Até aqui, minha escrita, talvez, possa soar como observação ou experiência etnográfica de alguém um tanto descolado das realidades econômica e social do Brasil, mas não é. Trata-se do relato de algo que se cristalizou e pretende se eternizar como ordem comum, como nichos sociais que comportam indivíduos que devem estar ali, desempenhar aquele papel para que haja o contraste entre Nossa Senhora da Paz, por exemplo, e Jacarezinho.
Eu não sou rico, nem mesmo pertenço a classe média. Me considero um sujeito pobre-remediado, que dentro da minha cabeça é alguém que tem casa, comida, coberta e cama e que, de vez em quando, tem umas moedas, ora pra uma cerveja com uma carninha, ora pra experimentar a alegria de pagar um boleto no fim do mês. Portanto, me sinto confortável para relatar isto sem parecer melhor que aquelas pessoas ou pior que um morador da Vieira Souto.
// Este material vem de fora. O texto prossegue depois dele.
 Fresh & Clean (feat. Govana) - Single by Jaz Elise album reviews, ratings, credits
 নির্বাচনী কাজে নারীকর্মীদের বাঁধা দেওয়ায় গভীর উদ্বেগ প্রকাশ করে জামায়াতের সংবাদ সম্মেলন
Por fim, preciso, quero e não posso deixar de mencionar que, claro, a condição fodida dessa gente do Jacarezinho é um projeto da desigualdade social que, há anos, insiste em empurrar para uma cova funda – e lá sepultar – tudo aquilo que é indesejável, que difere da realidade do Rio Zona Sul. E me permita – e se não permitir, foda-se, farei assim mesmo porque quero e posso, E PORQUE É VERDADE ESSE BILETE, E PORQUE O FACEBOOK É MEOOO, O FACEBOOK, É MEO!*, tudo ficou pior, muuuuito pior desde que esse governo genocida se achou de ‘governar’, eleito por um bando de filho da puta – HOJE TÔ PISTOLA!
A madama, igual aquela retratada pelo já saudoso Paulo Gustavo, não quer que o filho do porteiro do prédio dela, na Vieira Souto, Delfim Moreira, Lúcio Costa ou Las Peruas del Botafuego** ou do Flamengo, que esses meninos e meninas, abusadamente inteligentíssimos, frutos dos institutos federais, criados pelo governo do PT – como diz meu querido Sebastião Almeida: AI QUE SAUDADE! – frutos das formações de professores que trabalharam duro, frutos da vontade de mudança e da gana para fazerem com que velhos decrépitos como Paulo Guedes engulam a língua perniciosa, cheguem às universidades públicas, para garantirem seus futuros e os de outros brasileiros que aquele porra diz estarem vivendo demais!
Este assassínio que aconteceu no Jacarezinho, mesmo com todos os seus problemas, suas faltas – que são frutos de um desarranjo social, tudo isso é um projeto para que não haja mistura entre as classes, para que o subúrbio, os moradores de comunidade e que aquela gente do trem do Jacarezinho não possam, um dia, ascenderem à condições melhores.
Se todo o meu relato, lá atrás, impressiona pelo cenário, não duvide; É CULPA DO GOVERNO! É CULPA DE QUEM TEM O PODER!
* Memes que usei porque quis.
** Senhoras metidas a besta, geralmente, classe média, viúvas ou não. Uma gente que gozava vendo Médici uniformizado. (TÁ, eu sei. Gosto é gosto, porra!)
Luis Otavio Barreto é músico pianista e professor de Língua Portuguesa.